The study of coke resistance of Ni/ZrO2 by core-shell structure coupling with cobalt doping modification in CO2 reforming of tar

Abstract

The issue of loaded Ni/ZrO2 catalyst deactivation has limited the further development of biomass tar reforming. To reduce sintering and coke deposition by optimizing the catalyst, the effects of core-shell structure and cobalt doping coupling on coke deposition in Ni/ZrO2 catalyst are investigated. The Ni/ZrO2 catalyst was deactivated by coke deposition and sintering after 150 min of CO2 reforming of tar.
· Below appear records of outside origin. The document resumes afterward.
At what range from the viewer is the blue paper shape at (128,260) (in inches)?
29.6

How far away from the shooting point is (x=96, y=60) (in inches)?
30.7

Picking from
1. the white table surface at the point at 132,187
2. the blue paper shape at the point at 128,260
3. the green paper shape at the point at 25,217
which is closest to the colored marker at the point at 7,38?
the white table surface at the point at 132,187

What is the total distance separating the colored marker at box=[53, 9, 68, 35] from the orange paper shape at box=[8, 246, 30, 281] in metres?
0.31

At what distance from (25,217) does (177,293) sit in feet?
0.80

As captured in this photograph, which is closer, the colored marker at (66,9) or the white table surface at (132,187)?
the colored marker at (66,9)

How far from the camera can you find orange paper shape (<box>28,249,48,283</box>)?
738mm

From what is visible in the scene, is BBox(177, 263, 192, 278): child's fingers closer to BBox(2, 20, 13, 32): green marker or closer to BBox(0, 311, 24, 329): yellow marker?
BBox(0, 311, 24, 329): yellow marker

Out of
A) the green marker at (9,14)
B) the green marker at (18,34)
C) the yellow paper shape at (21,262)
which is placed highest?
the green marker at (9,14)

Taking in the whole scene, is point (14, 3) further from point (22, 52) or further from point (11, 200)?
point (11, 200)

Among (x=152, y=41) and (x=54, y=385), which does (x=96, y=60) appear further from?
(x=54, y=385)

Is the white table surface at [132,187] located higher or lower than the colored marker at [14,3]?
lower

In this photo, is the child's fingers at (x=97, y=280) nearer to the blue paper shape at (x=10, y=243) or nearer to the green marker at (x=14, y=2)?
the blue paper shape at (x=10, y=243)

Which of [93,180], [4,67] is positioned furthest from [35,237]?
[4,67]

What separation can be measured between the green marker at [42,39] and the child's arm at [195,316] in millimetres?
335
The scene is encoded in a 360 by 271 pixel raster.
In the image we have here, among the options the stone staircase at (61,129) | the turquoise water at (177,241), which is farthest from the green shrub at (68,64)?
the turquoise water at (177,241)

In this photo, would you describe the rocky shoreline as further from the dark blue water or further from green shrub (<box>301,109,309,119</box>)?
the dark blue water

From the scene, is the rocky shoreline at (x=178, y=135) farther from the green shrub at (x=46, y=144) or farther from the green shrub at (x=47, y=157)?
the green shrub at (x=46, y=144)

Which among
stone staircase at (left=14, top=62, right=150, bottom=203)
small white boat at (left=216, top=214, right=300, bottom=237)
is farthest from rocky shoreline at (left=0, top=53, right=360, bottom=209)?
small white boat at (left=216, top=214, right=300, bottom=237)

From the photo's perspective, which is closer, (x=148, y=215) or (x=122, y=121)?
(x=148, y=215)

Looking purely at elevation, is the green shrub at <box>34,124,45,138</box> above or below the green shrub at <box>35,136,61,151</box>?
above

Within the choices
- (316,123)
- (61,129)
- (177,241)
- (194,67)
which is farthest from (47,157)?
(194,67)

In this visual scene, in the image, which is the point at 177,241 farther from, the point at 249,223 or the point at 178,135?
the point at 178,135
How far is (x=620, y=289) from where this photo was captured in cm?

The Ni8Co/ZrO2 @SiO2 catalyst exhibited high stability and efficiency of hydrogen conversion (CH) (50–67 %) and carbon conversion (CC) (40–60 %) in the toluene reforming, and the CH (65–81 %) and CC (73–100 %) in the acetone reforming within 300 min due to the larger specific surface area and richer pore structure. The characterization on the used catalysts showed that only filamentous coke without encapsulated coke was observed after the reforming of different type of tars reaction. The Ni8Co/ZrO2 @SiO2 catalyst yielded only 6 % and 0.2 % filamentous coke after toluene and acetone reforming reactions.